Your answer should be an exact copy of the lines from the one containing "Young Justice Epizóda 26" through the last line of the records below, without any pictures.
_ _ _ _ _ _ _
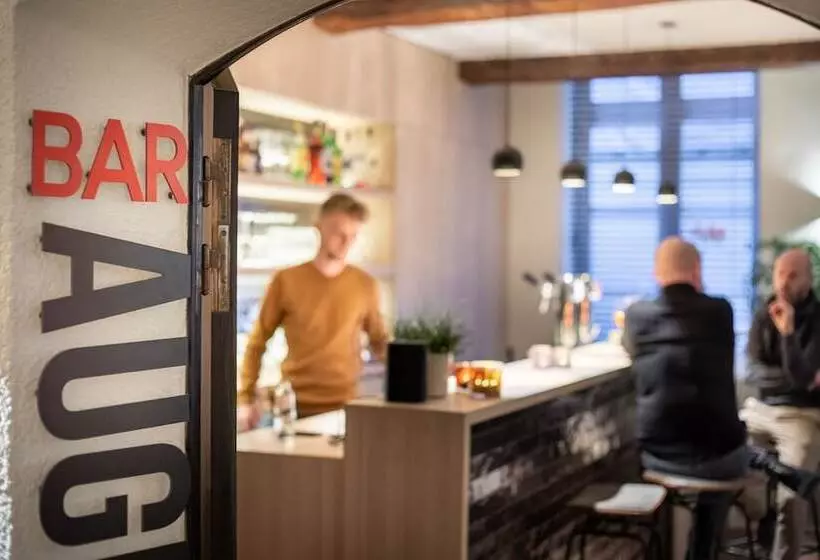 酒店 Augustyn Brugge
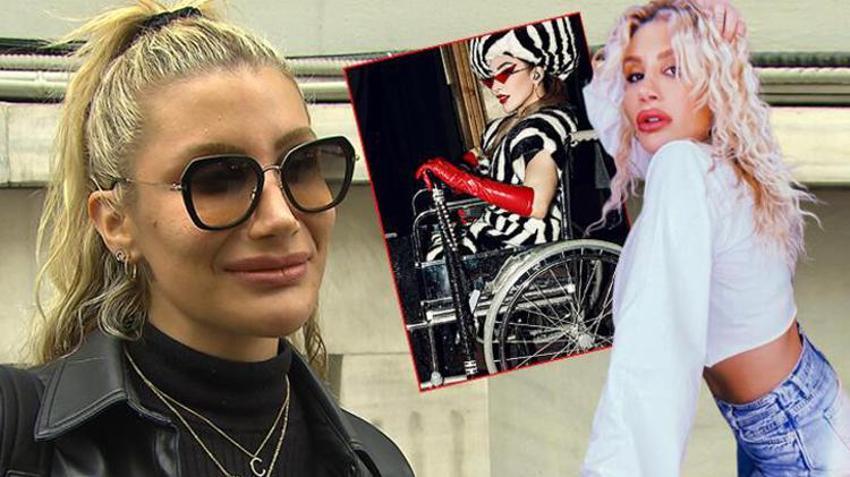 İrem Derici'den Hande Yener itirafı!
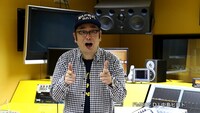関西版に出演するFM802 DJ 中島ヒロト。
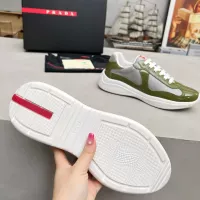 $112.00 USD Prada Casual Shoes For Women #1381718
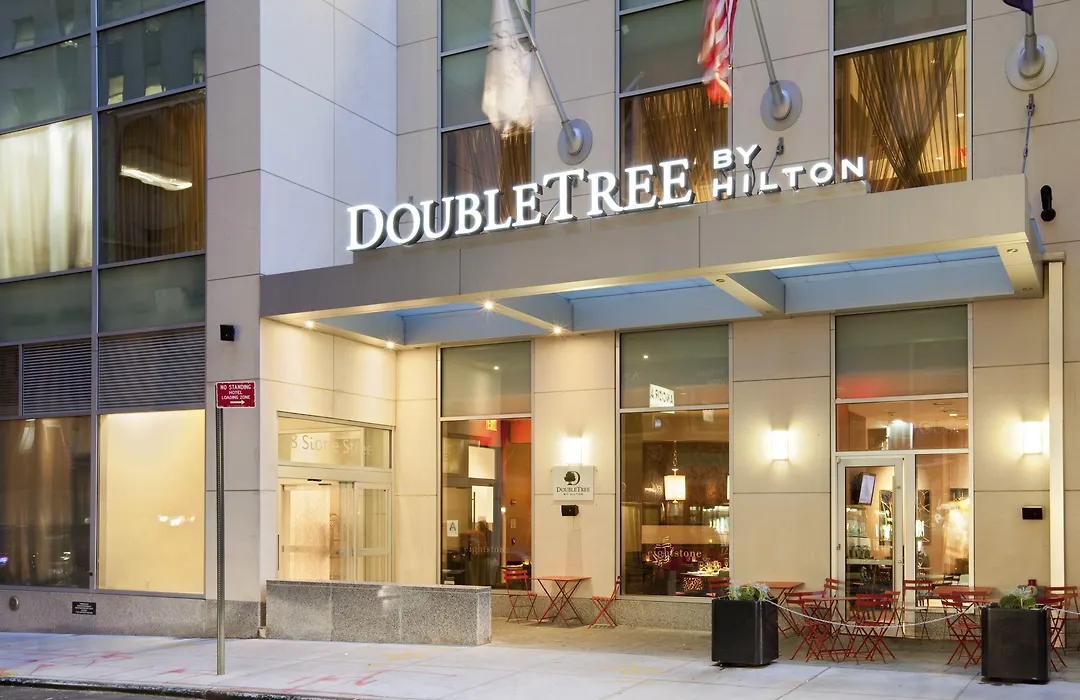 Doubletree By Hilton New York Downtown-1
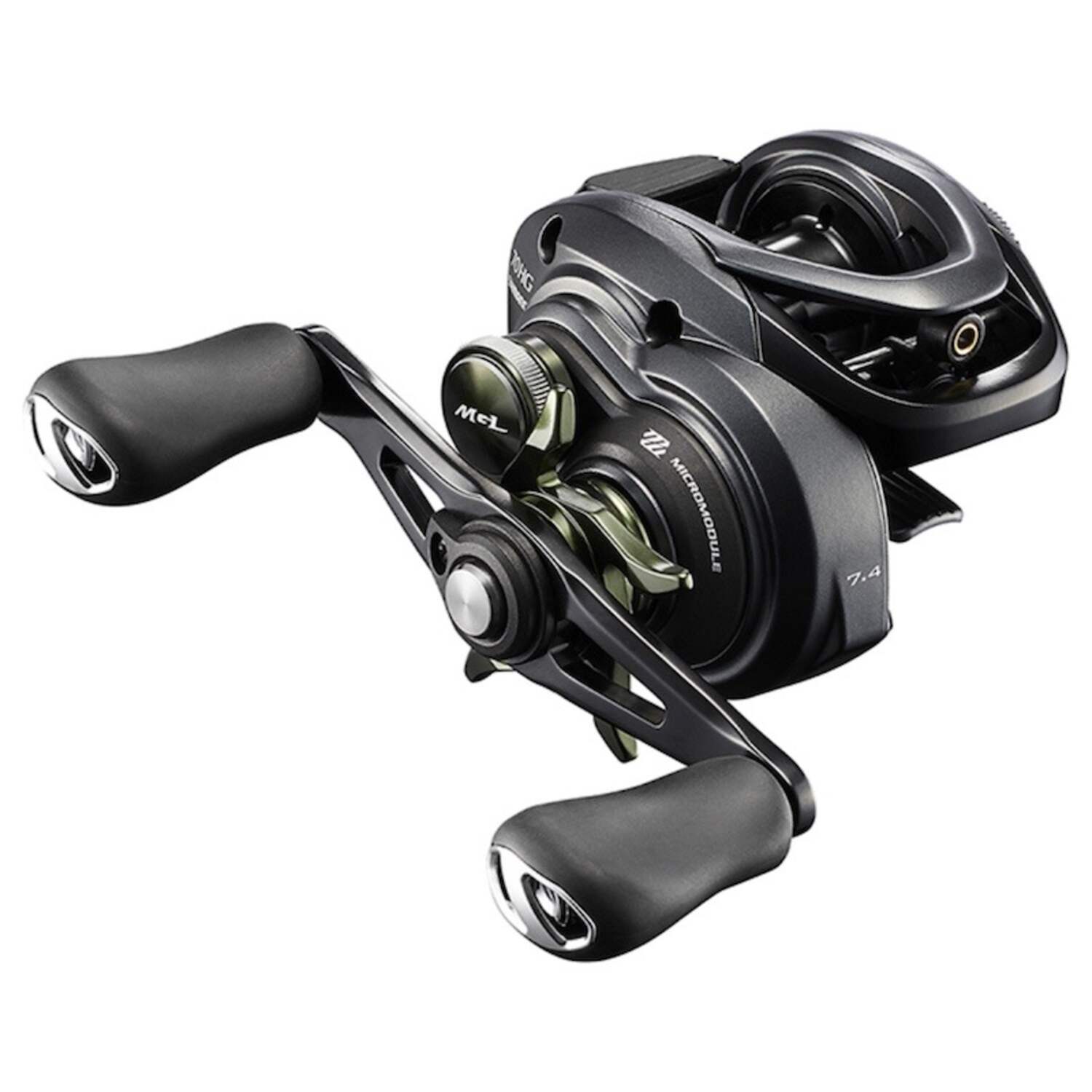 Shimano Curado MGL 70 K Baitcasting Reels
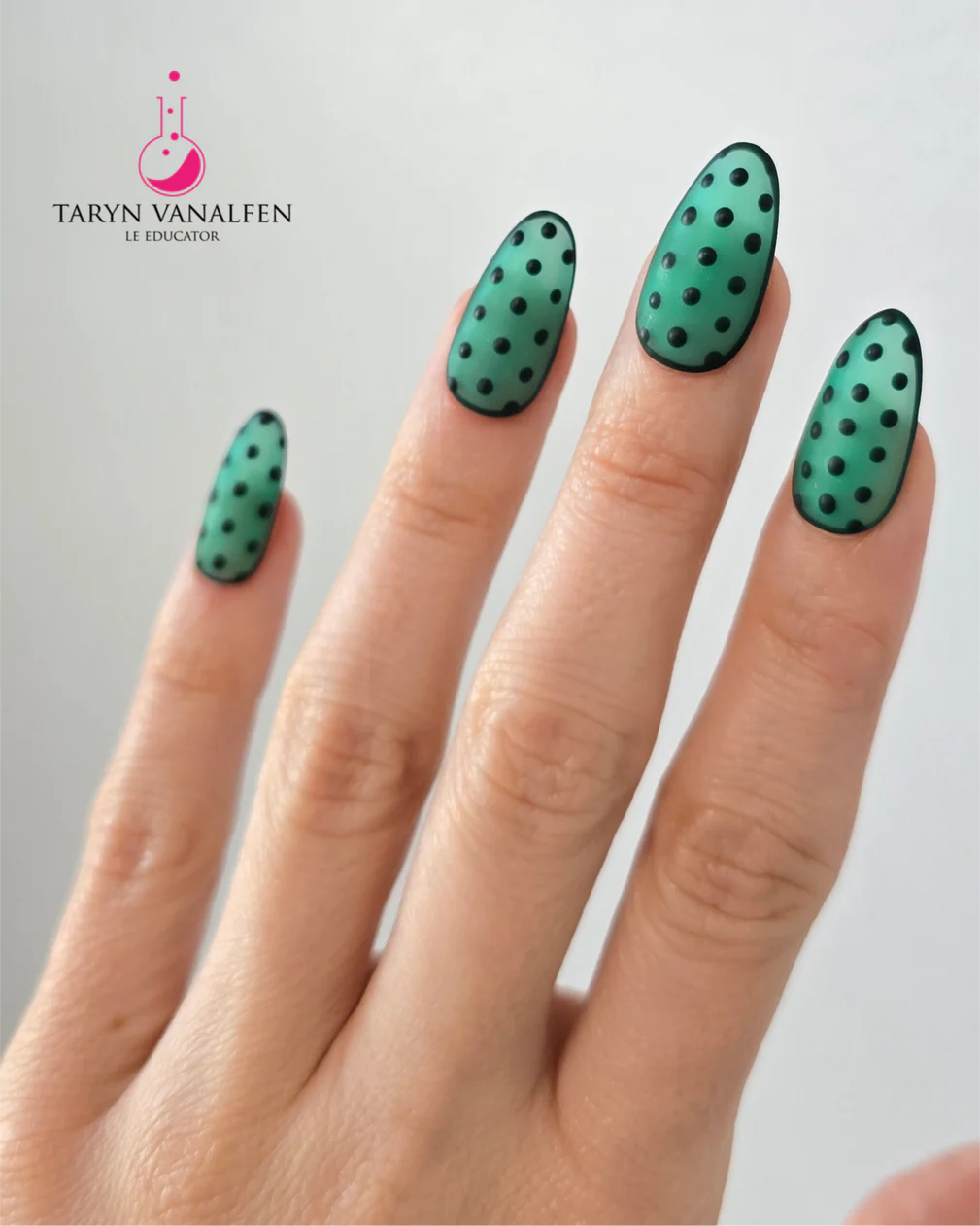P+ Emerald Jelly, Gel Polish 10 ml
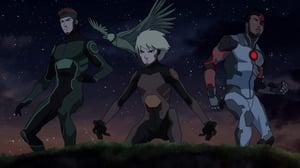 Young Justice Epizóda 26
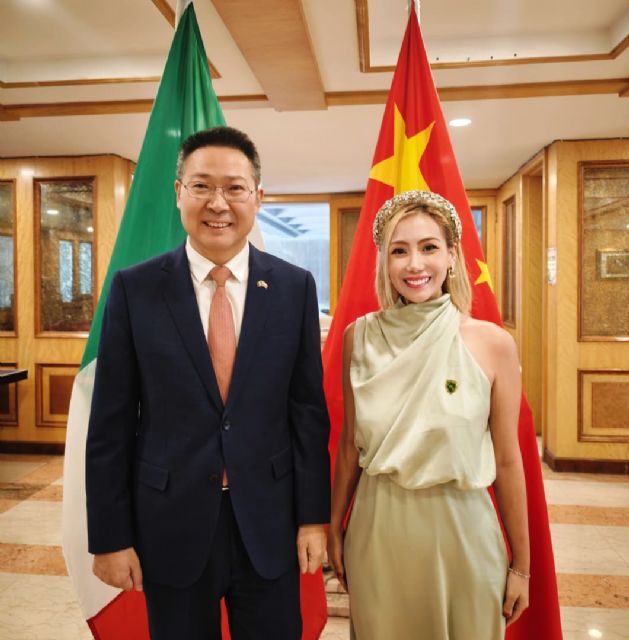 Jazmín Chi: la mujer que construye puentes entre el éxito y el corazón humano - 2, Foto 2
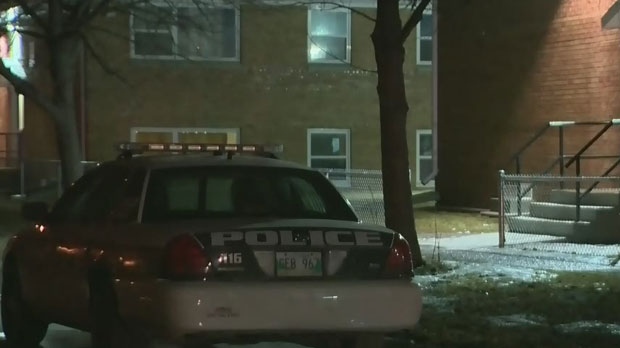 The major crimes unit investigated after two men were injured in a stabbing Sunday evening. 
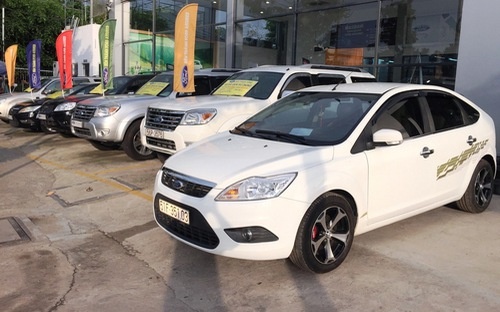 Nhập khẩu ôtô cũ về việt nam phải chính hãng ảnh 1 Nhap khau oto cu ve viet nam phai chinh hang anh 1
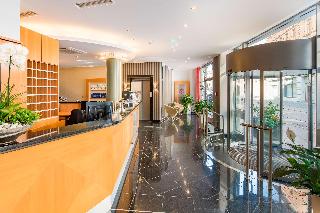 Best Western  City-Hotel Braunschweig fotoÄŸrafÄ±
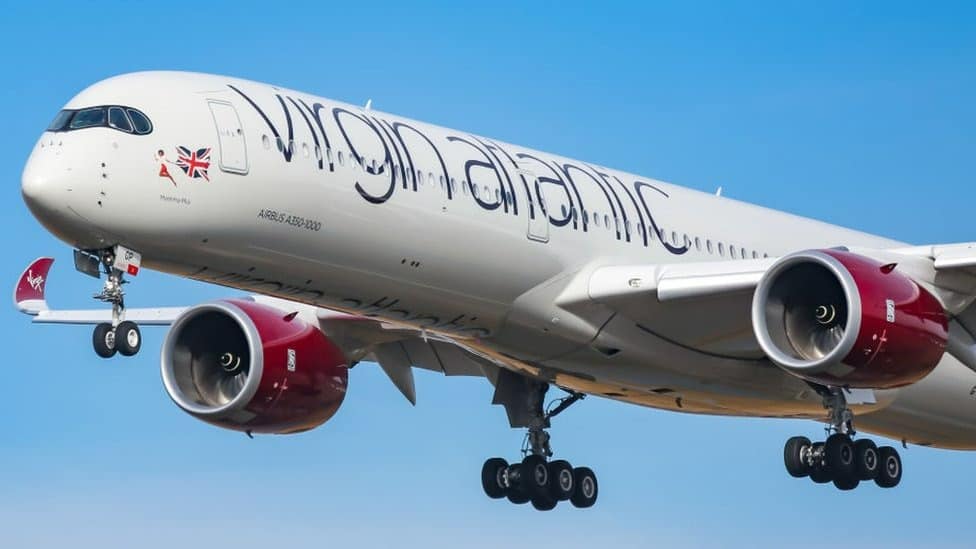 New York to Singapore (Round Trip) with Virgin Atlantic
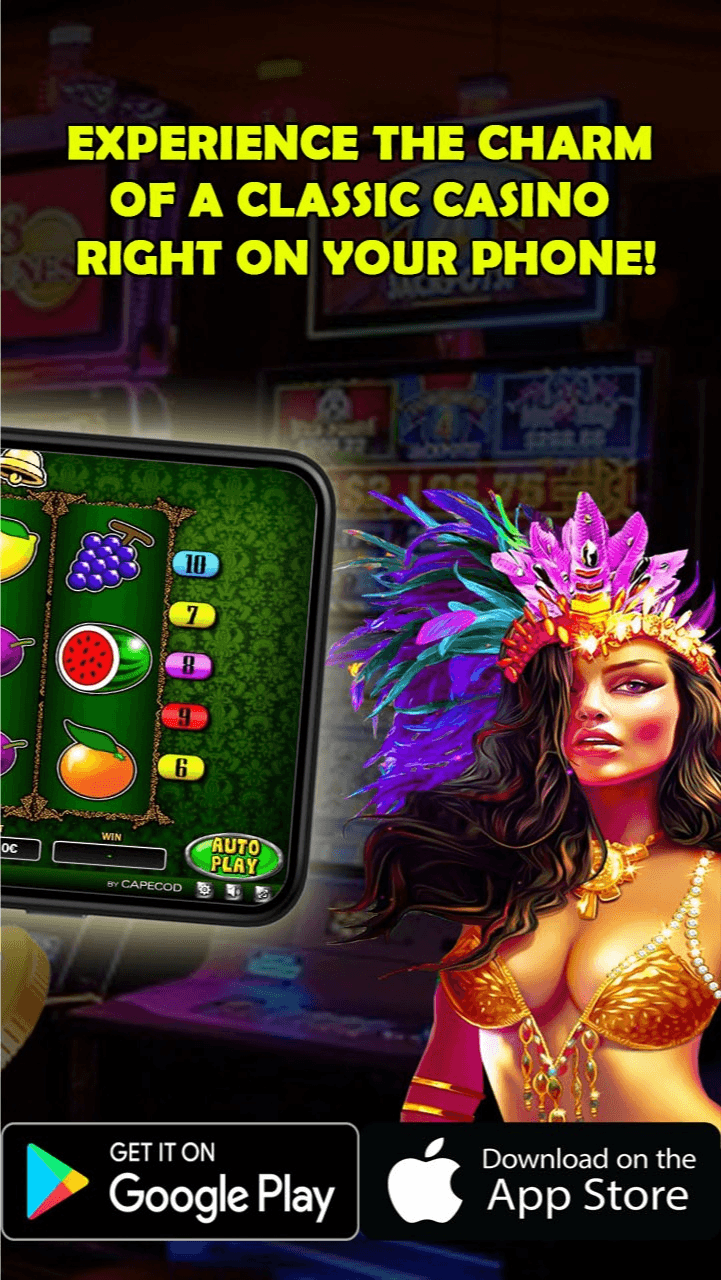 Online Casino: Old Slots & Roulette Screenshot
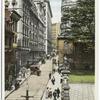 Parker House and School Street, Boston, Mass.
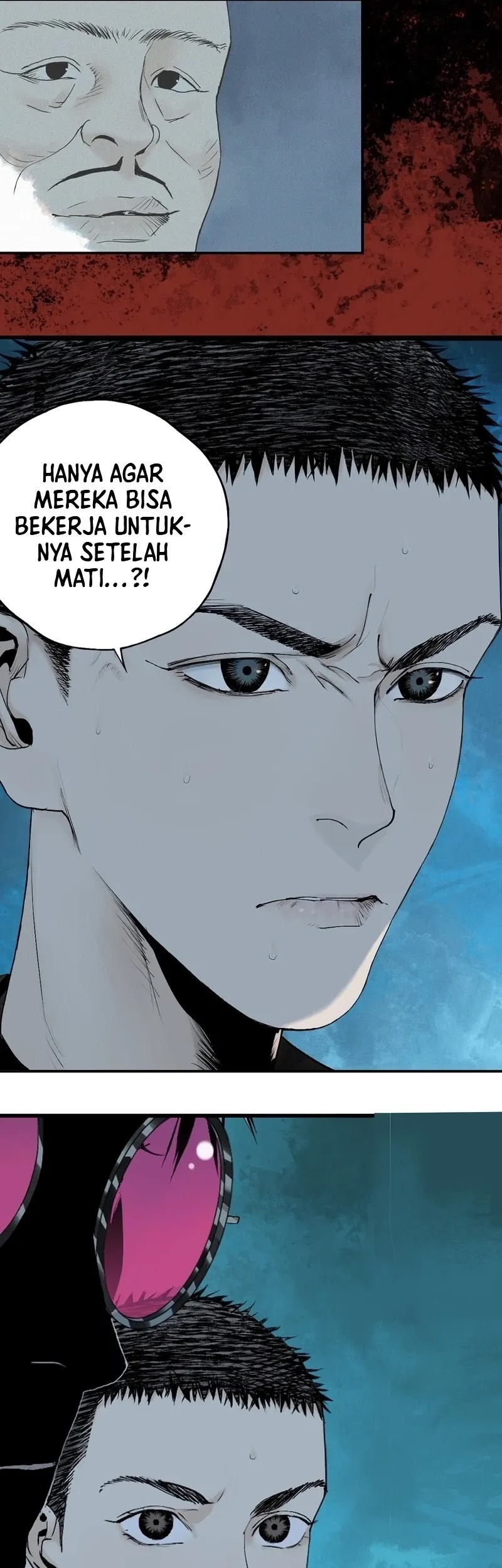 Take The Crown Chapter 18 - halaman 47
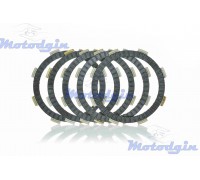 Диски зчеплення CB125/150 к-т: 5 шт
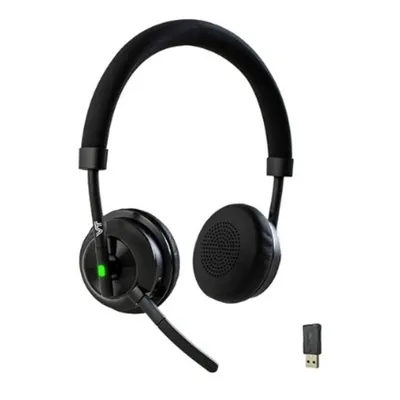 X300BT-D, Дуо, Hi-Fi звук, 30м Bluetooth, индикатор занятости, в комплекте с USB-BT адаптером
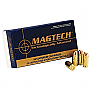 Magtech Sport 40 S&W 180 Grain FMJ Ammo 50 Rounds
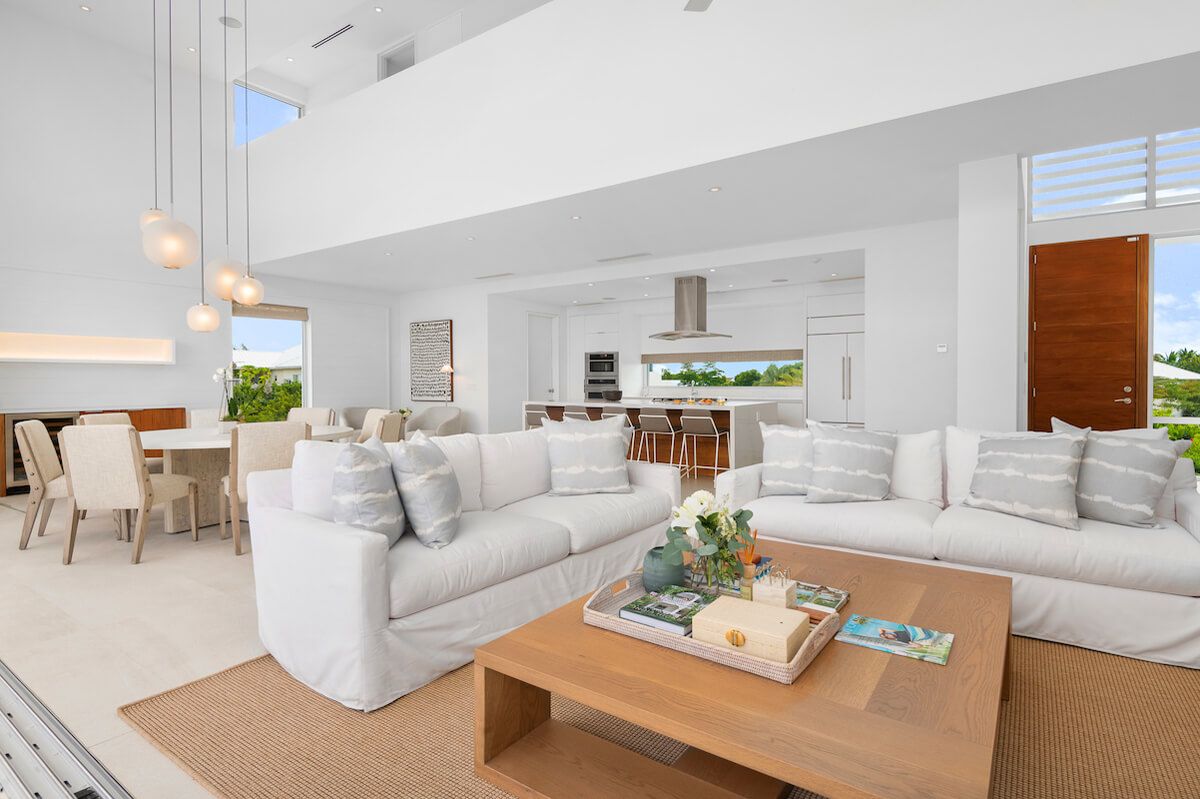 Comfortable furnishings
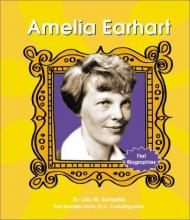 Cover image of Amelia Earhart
_ _ _ _ _ _ _
__Exercise answer__
 Young Justice Epizóda 26
 Jazmín Chi: la mujer que construye puentes entre el éxito y el corazón humano - 2, Foto 2
 The major crimes unit investigated after two men were injured in a stabbing Sunday evening. 
 Nhập khẩu ôtô cũ về việt nam phải chính hãng ảnh 1 Nhap khau oto cu ve viet nam phai chinh hang anh 1
 Best Western  City-Hotel Braunschweig fotoÄŸrafÄ±
 New York to Singapore (Round Trip) with Virgin Atlantic
 Online Casino: Old Slots & Roulette Screenshot
 Parker House and School Street, Boston, Mass.
 Take The Crown Chapter 18 - halaman 47
 Диски зчеплення CB125/150 к-т: 5 шт
 X300BT-D, Дуо, Hi-Fi звук, 30м Bluetooth, индикатор занятости, в комплекте с USB-BT адаптером
 Magtech Sport 40 S&W 180 Grain FMJ Ammo 50 Rounds
 Comfortable furnishings
 Cover image of Amelia Earhart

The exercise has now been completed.